Como essas células geram eletricidade
Células a combustível com membrana de troca de prótons (PEMFC) transformam hidrogênio e oxigênio em eletricidade, calor e água. No interior de cada célula, o gás hidrogênio chega a um lado (o ânodo), onde se divide em prótons carregados positivamente e elétrons. Os prótons atravessam uma membrana fina semelhante a plástico, enquanto os elétrons devem percorrer um circuito externo, realizando trabalho útil ao longo do caminho. No outro lado (o cátodo), os prótons, elétrons e o oxigênio se reúnem para formar água. Muitas células individuais são empilhadas para alcançar tensões práticas, formando stacks de células a combustível usados em veículos e unidades de energia estacionárias. Para projetar, controlar e diagnosticar esses sistemas, engenheiros dependem de modelos matemáticos que prevêem a tensão de um stack para dadas condições de operação, como temperatura, pressão e umidade dos gases.

Por que é difícil obter modelos precisos
Mesmo para uma representação amplamente usada como o modelo de Amphlett, vários parâmetros-chave não podem ser medidos diretamente. Eles descrevem, por exemplo, com que rapidez as reações ocorrem nos eletrodos, com que facilidade os prótons se movem pela membrana e quanta tensão é perdida quando os gases se esgotam perto dos locais de reação. Esses números ocultos devem ser inferidos ajustando a curva tensão–corrente do modelo aos dados experimentais de stacks reais de células a combustível. O processo de ajuste é complicado: a física subjacente é fortemente não linear, e muitas combinações diferentes de parâmetros podem parecer razoáveis. Na última década, pesquisadores recorreram aos chamados algoritmos meta‑heurísticos — métodos de busca inspirados por animais, pela física ou pelo comportamento humano — para procurar conjuntos de parâmetros que minimizem a diferença entre as previsões do modelo e as medições.

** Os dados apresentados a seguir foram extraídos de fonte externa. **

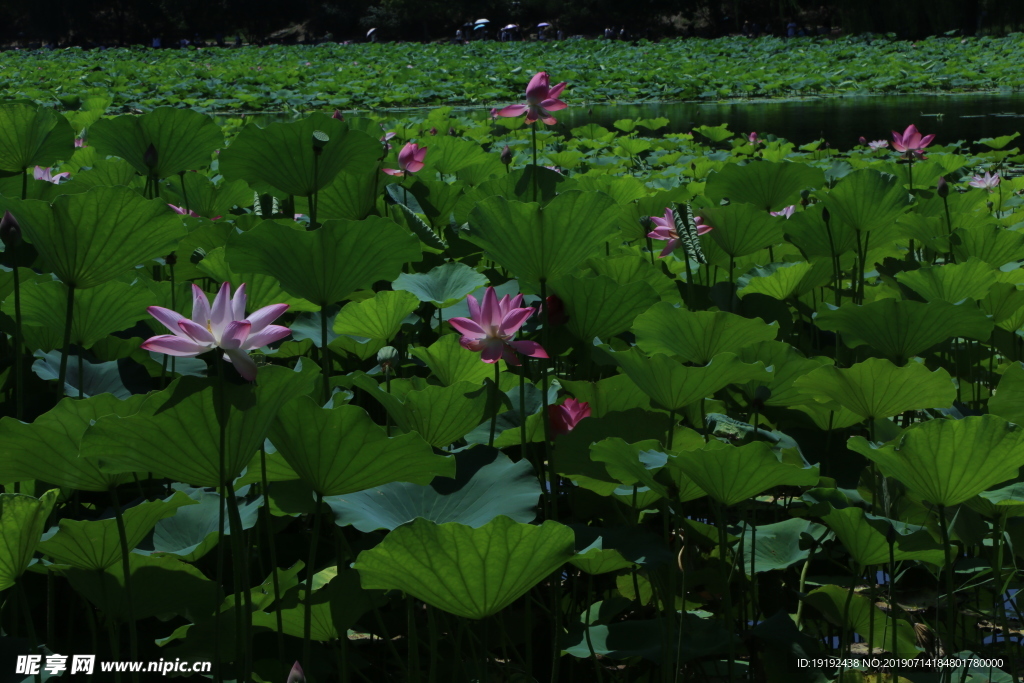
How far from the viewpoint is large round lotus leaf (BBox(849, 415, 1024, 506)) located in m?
0.77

Das corridas de cavalos antigas à otimização moderna
O método explorado neste estudo, chamado Tianji’s Horse Racing Optimization (THRO), baseia‑se numa história famosa em que um general, Tianji, vence um rei numa disputa de três corridas ao parear estrategicamente seus cavalos em vez de simplesmente igualar os mais fortes contra os mais fortes. Na versão algorítmica, soluções candidatas para um problema são tratadas como cavalos pertencentes a dois estábulos. A cada iteração, esses cavalos são classificados e pareados de maneiras diferentes — às vezes colocando fracos contra fortes, às vezes fortes contra fortes — para incentivar tanto a ampla exploração quanto o ajuste fino. Após cada “corrida”, o algoritmo atualiza os atributos dos cavalos, conduzindo‑os em direção a melhor desempenho enquanto também injeta uma quantidade controlada de aleatoriedade. Esse esquema dinâmico de pareamento e treinamento é projetado para evitar ficar preso em soluções ruins enquanto se aproxima gradualmente do melhor conjunto de parâmetros.

Colocando o novo método à prova
Os autores aplicaram o THRO a seis stacks comerciais de PEMFC bem conhecidos, variando desde unidades pequenas de 250 watts até sistemas maiores, como o NedStack PS6 e o Ballard Mark V. Para cada stack, o objetivo foi ajustar sete parâmetros do modelo para que a tensão prevista pelo modelo acompanhasse de perto os dados experimentais tensão–corrente sob várias condições. O desempenho do THRO foi comparado com cinco métodos meta‑heurísticos recentes com nomes pitorescos, como Flood Algorithm, Educational Competition Optimizer, Kepler Optimization Algorithm, Fata Morgana Algorithm e Spider Wasp Optimizer. Todos os algoritmos receberam o mesmo número de soluções candidatas e iterações, e cada teste foi repetido 30 vezes para avaliar a confiabilidade. Em todos os stacks, o THRO entregou consistentemente a menor soma dos erros quadrados — significando o ajuste mais próximo aos dados reais — e, notavelmente, seus resultados variaram por quantias mínimas entre execuções, indicando convergência muito estável.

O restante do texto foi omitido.